Definition of Native File Format
Native file format is defined as the format in which a document was created and maintained by the creating software or system. When we talk about local emails, identifying the native format is relatively straightforward. For instance, in a Microsoft Exchange / Outlook environment, the native file format for the emails on the Exchange server would be the Exchange database—“.edb” (MAPI-based Database) and “.stm” (Streaming Database) files.
Locally cached copies of the emails would typically be stored in Offline Storage Table (OST) files and archived emails would be stored in Personal Storage Table (PST) files, which would be the native file format for local emails.
Near-Native File Format
When preserving or producing data in its true native format is not feasible, data is often converted to near-native format. The conversion from native file format to near-native format must be performed in a way to maintain the essence of the original file. So, a near-native file usually includes most of the original metadata of the native file.
It is important to note that not every conversion results in near-native format. For instance, the MSG version of an email message found in a PST file can be considered a near-native version of the original file as it retains most of the original metadata. I say “most”, because even PST to MSG conversion results in changes to MAPI properties such as PR_LAST_MODIFICATION_TIME and PR_LAST_MODIFIER_NAME (see Stephen Griffin’s post here), which should be taken into consideration especially in the digital forensics context.
On the other hand, creating a PDF version of the same email—even a searchable PDF—does not result in a near-native file.
While discussing cloud email preservation with attorneys and eDiscovery project managers, preservation in native format comes up quite often. “We have a few custodians using Gmail, whose email we need to preserve in native format…” the conversation often starts. We then take a detour and talk about how “native file format” can be a bit ambiguous when it comes to data in the cloud. Instead, it is often best to focus on what would be a reasonable near-native file format in lieu of the native format for cloud data.
Let’s look at a few popular cloud email scenarios:
A Gmail end user typically does not have access to the underlying data structures on Google’s servers which represent the native file format of the emails. Presumably, Google stores the emails in a database structure to facilitate efficient search and retrieval. This database structure may contain email data for multiple—perhaps thousands of—customers.
Instead of dealing directly with the back-end data structures, end users access their emails via the web-based Gmail graphical user interface, or download them using an email client, typically using Post Office Protocol (POP), Internet Message Access Protocol (IMAP) or the Gmail REST API.
When emails are downloaded via IMAP, they are transmitted in MIME format. Similarly, Gmail REST API allows software to retrieve a message in “raw” format, which is the message in MIME format as a base64url encoded string.

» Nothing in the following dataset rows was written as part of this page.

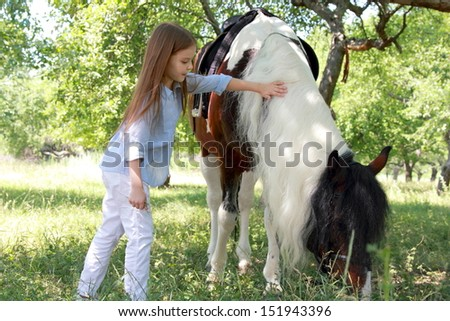 pretty little girl with horse - stock photo
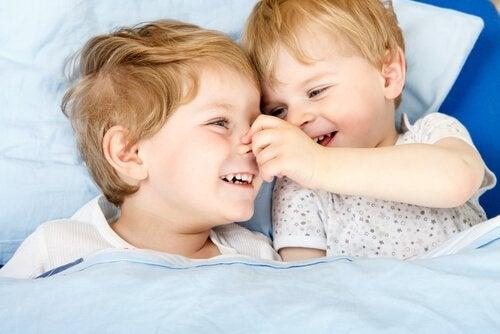 Et par glade brødre i en seng.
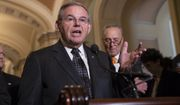 Sen. Bob Menendez, D-N.J., the ranking member of the Senate Foreign Relations Committee, joined at right by Senate Minority Leader Chuck Schumer, D-N.Y., talks to reporters on Capitol Hill in Washington, Tuesday, June 12, 2018. Republican and Democratic leaders aren't quite celebrating President Donald Trump's historic meeting Tuesday with North Korea's Kim Jong Un, saying the initial agreement they struck won't mean much unless the North completely denuclearizes. (AP Photo/J. Scott Applewhite)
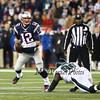Patriots QB #12 Tom Brady scrambles to get free of Eagles DT #96 Bennie Logan during Sunday's NFL Football game between the New England Patriots and Philadelphia Eagles on 12-6-2015 @ Gillette Stadium, Foxborough MA.  Matt Parker Photos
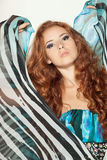 Fashion model posing in chiffon dress. Beautiful redheaded fashion model posing in chiffon dress Royalty Free Stock Photography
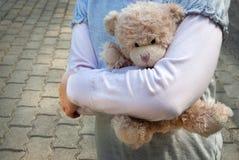 拿着玩具熊的孤独的女孩作为她的最好的朋友 库存图片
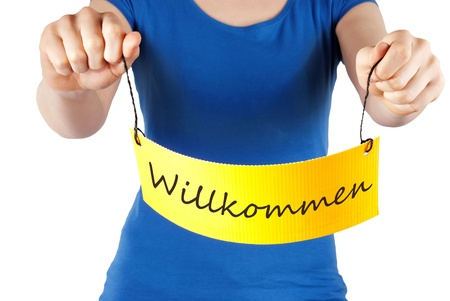 willkommen: a woman holds a yellow banner with Willkommen on it, which is the german word for welcome, isolated Stock Photo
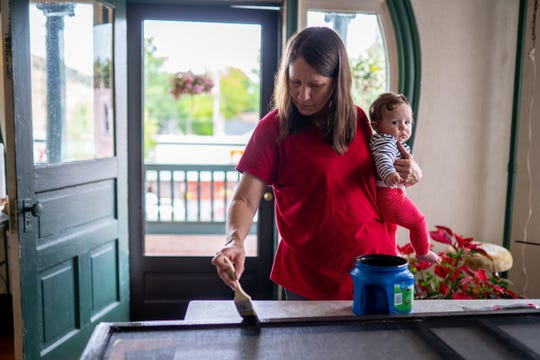 Yale Hotel manager Shelley O'Brien holds her granddaughter Amia O'Brien while painting a door at the hotel in Yale, Michigan, on Thursday, May 30, 2019. O'Brien has invited women in states that have recently banned or restricted abortions to come for access to reproductive health services. O'Brien offered in a Facebook post to put the women up for free at the hotel, and provide them transportation to their medical appointments here in Michigan.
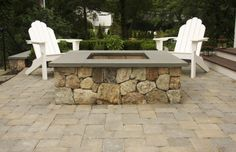 Square fire pits, like this one with fieldstone and bluestone cap, provide more gathering space for friends.
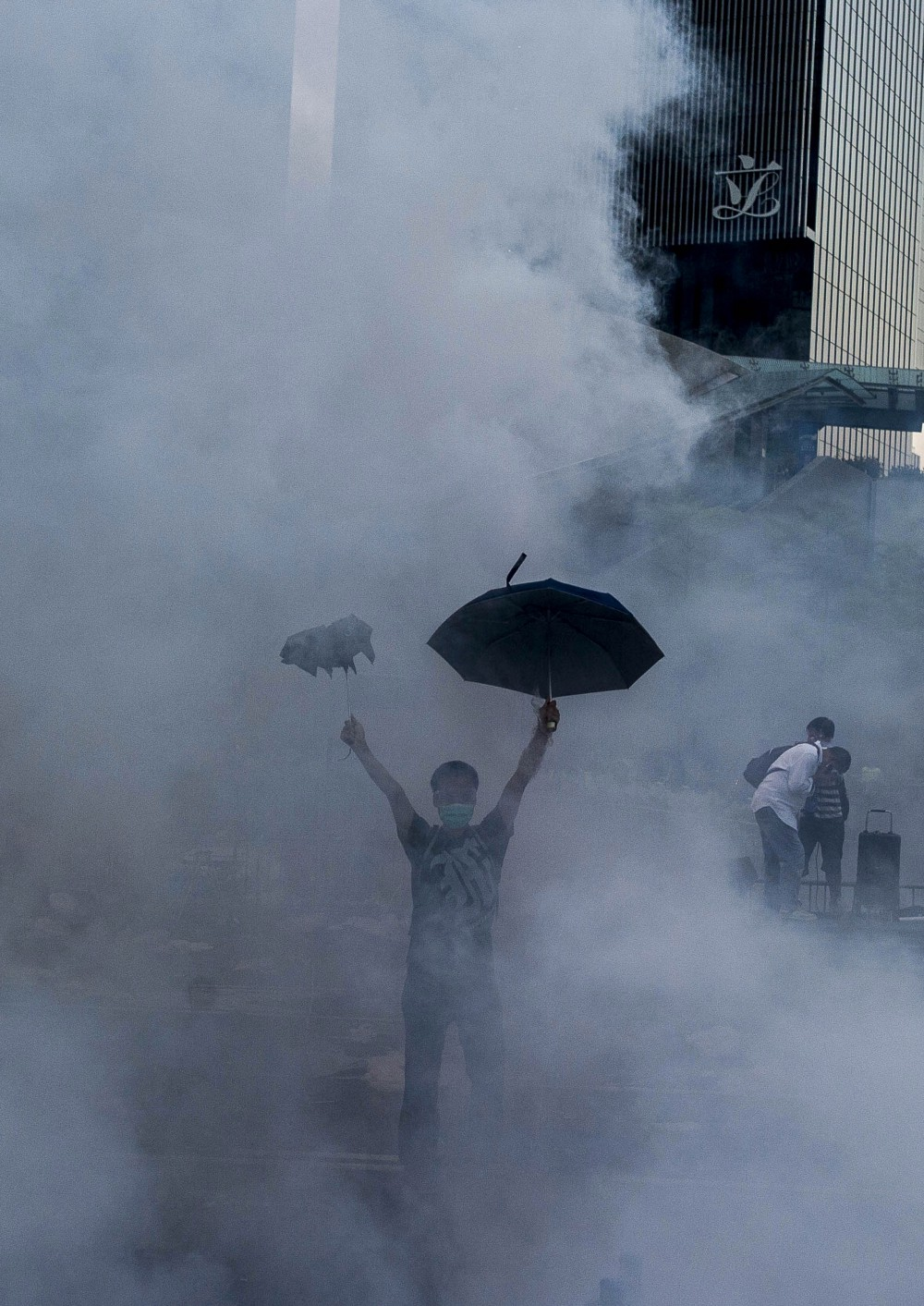 Hong Kong Protestor 2014 Xaume Olleros (AFP/Getty Images)  A pro-democracy demonstrator holds an umbrella after police fired tear gas towards protesters near the Hong Kong government headquarters, in a dramatic escalation of the Umbrella Revolution protests.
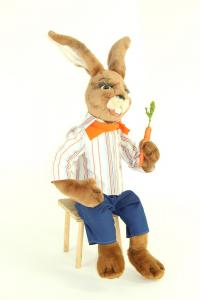 Hare- seated with carrot in the hand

Gmail data can also be downloaded using Google Takeout. Google Takeout provides the emails in Mbox format, which is essentially concatenated MIME messages with a few caveats.

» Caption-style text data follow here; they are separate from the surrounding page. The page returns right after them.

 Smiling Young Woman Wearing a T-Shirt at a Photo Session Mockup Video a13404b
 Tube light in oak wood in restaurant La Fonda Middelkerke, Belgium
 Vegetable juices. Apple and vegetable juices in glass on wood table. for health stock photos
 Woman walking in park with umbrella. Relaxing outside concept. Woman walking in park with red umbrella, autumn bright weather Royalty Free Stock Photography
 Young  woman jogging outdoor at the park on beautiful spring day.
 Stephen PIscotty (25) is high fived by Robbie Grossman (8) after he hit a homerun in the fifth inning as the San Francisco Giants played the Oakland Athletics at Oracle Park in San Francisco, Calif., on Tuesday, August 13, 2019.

So, when we preserve emails by downloading them from Gmail, the closest we can get to native file format—short of accessing Google’s back-end infrastructure, which is unlikely—is MIME format. It is possible to move to MSG or PST format, which are very commonly used during eDiscovery processing and productions, after performing a conversion from MIME or Mbox—although I would like to avoid this additional conversion if possible.

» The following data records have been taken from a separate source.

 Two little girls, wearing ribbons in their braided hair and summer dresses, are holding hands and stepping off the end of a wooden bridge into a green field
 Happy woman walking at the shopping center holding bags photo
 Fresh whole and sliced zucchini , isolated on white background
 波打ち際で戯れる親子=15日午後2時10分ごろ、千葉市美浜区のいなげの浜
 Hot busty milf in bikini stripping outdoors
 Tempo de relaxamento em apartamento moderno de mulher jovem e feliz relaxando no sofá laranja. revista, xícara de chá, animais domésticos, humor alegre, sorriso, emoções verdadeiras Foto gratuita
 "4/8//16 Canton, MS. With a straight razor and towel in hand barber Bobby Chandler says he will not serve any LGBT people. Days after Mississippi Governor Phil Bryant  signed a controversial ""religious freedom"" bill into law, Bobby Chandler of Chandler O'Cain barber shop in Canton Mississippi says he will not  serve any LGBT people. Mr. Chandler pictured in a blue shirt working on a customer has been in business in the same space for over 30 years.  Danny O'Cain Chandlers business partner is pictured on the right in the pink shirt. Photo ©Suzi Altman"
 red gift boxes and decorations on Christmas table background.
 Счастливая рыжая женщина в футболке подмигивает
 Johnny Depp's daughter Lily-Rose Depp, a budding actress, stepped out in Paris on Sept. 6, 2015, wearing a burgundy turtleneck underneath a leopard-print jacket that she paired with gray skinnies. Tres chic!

Hosted Exchange/Office 365
As with most cloud services, the end user in a hosted Exchange environment does not get to deal directly with the back-end data store, but can access her data in a few ways such as by using Outlook Web Access, Outlook—which typically communicates with Exchange via MAPI/RPC, Outlook Anywhere or MAPI/HTTP, ActiveSync (for mobile devices), Exchange Web Services (EWS) and IMAP.
When messages are downloaded via EWS or IMAP, they are typically transmitted in MIME format. For instance, the full email message can be retrieved by using the GetItem operation in EWS and requesting the ItemSchema.MimeContent property.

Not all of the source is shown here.